Residents in South Vancouver are learning to create tinctures from dandelions, the superfood of the spring, according to an Indigenous herbalist.

At an herbal medicine workshop last Sunday at the Moberly Arts & Cultural Centre, students foraged and curated their own dandelion tinctures while learning about the medicinal properties of local flora and fauna.

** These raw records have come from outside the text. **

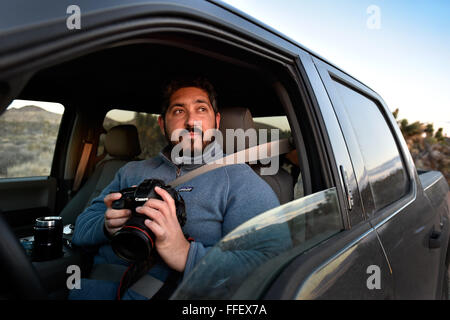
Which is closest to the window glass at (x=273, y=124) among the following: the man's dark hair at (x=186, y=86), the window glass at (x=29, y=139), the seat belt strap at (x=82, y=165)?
the man's dark hair at (x=186, y=86)

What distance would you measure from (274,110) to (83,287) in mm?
1708

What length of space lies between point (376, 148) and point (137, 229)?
1444 mm

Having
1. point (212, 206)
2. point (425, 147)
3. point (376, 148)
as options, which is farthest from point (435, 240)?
point (425, 147)

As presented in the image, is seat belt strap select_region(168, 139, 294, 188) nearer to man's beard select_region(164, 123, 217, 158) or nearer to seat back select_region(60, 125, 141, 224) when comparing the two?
man's beard select_region(164, 123, 217, 158)

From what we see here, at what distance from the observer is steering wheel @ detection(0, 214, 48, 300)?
0.72 metres

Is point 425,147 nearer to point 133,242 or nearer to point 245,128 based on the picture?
point 245,128

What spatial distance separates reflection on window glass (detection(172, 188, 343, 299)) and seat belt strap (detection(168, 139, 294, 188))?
62 centimetres

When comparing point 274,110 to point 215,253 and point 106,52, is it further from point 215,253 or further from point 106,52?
point 215,253

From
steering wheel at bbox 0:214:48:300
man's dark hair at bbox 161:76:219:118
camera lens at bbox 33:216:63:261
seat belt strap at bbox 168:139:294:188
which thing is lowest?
camera lens at bbox 33:216:63:261

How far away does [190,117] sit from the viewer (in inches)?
76.9

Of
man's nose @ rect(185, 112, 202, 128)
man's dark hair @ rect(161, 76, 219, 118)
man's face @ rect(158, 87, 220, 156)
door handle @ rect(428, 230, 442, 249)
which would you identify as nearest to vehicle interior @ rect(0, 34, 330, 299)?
man's dark hair @ rect(161, 76, 219, 118)

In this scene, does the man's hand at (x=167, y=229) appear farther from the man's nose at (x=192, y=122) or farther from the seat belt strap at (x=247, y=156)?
the man's nose at (x=192, y=122)

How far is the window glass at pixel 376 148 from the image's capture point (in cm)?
173
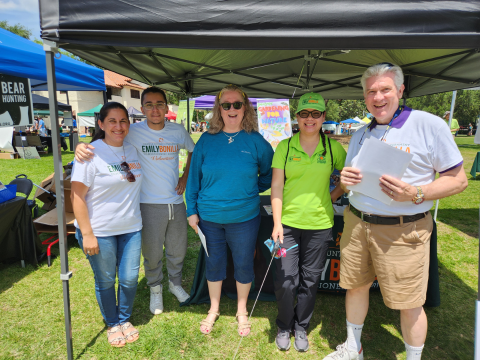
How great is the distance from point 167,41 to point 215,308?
2047mm

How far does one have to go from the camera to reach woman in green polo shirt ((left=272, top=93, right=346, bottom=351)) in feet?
6.28

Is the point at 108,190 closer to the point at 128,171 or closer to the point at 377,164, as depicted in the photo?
the point at 128,171

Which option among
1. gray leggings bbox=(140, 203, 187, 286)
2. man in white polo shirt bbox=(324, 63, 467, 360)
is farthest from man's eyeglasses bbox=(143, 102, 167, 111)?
man in white polo shirt bbox=(324, 63, 467, 360)

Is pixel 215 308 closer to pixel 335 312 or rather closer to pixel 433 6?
pixel 335 312

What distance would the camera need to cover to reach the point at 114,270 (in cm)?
203

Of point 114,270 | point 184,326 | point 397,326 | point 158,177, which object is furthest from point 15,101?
point 397,326

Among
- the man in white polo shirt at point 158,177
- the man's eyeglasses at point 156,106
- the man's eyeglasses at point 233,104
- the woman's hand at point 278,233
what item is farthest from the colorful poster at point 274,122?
the woman's hand at point 278,233

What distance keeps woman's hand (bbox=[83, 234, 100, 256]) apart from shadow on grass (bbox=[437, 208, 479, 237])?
5316 millimetres

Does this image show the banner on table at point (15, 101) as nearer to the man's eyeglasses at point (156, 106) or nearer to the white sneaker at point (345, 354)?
the man's eyeglasses at point (156, 106)

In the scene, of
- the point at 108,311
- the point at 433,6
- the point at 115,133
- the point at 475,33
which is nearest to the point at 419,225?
the point at 475,33

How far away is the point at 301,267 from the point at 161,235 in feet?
3.81

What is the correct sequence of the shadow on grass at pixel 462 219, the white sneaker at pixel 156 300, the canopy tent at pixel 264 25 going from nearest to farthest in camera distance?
the canopy tent at pixel 264 25
the white sneaker at pixel 156 300
the shadow on grass at pixel 462 219

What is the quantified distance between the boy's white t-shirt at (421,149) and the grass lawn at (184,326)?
123cm

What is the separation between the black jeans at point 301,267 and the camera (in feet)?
6.52
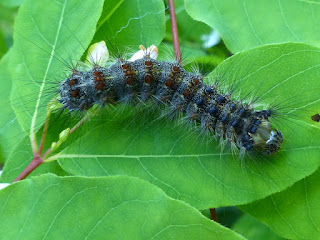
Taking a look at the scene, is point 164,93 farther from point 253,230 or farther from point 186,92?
point 253,230

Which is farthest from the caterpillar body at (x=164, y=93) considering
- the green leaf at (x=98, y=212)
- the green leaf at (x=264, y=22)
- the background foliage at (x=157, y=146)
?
the green leaf at (x=98, y=212)

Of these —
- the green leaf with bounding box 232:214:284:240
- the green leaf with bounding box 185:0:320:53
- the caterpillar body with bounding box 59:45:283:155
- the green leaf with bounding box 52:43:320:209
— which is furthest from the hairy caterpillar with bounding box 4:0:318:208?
the green leaf with bounding box 232:214:284:240

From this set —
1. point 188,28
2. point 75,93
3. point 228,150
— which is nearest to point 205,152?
point 228,150

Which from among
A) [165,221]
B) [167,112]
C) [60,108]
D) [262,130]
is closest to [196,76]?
[167,112]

Host Lori Snyder showed her class how different parts of the dandelion plant can be beneficial in different ways. The root is high in iron so is good for the liver, the leaves contain potassium which is good for the kidneys, the flower is rich in vitamin D, the sunshine vitamin and you can add the stem to salads for some extra crunch.

Snyder does warn that dandelion contains small amounts of latex so should be avoided by anyone with a latex allergy.

Different perspectives on a common plant

For SFU student Rebekah Stevens, attending the seminar was a way to gain perspective during a tough semester.

“I’ve been really stressed with school, so I figured it would be good to do something like this,” Stevens said. “[It’s about] always appreciating what’s in front of us.”

Snyder’s connection with the Earth comes from her Indigenous heritage. She appreciates the plants that the Earth gives.

“So obviously, the dandelion speaks to you,” Snyder said. “And dandelion, they’re an amazing plant. I’m really super grateful.”

Local food sourcing

Registered herbal therapist, Moira Wyrd said herbal tinctures are beneficial to milder stomach issues.

“Holistic medicine is very good for prevention,” she said. “We’re looking at things that even are more subtle, things that aren’t enough of an issue to even be diagnosed as an issue.”

For Snyder, personal nutrition is about interacting with local food sources.

“When you start to find a taste for wild plants, our bodies will start to crave more,” Snyder said. “Know your history, keep those stories alive… and learn your plants.”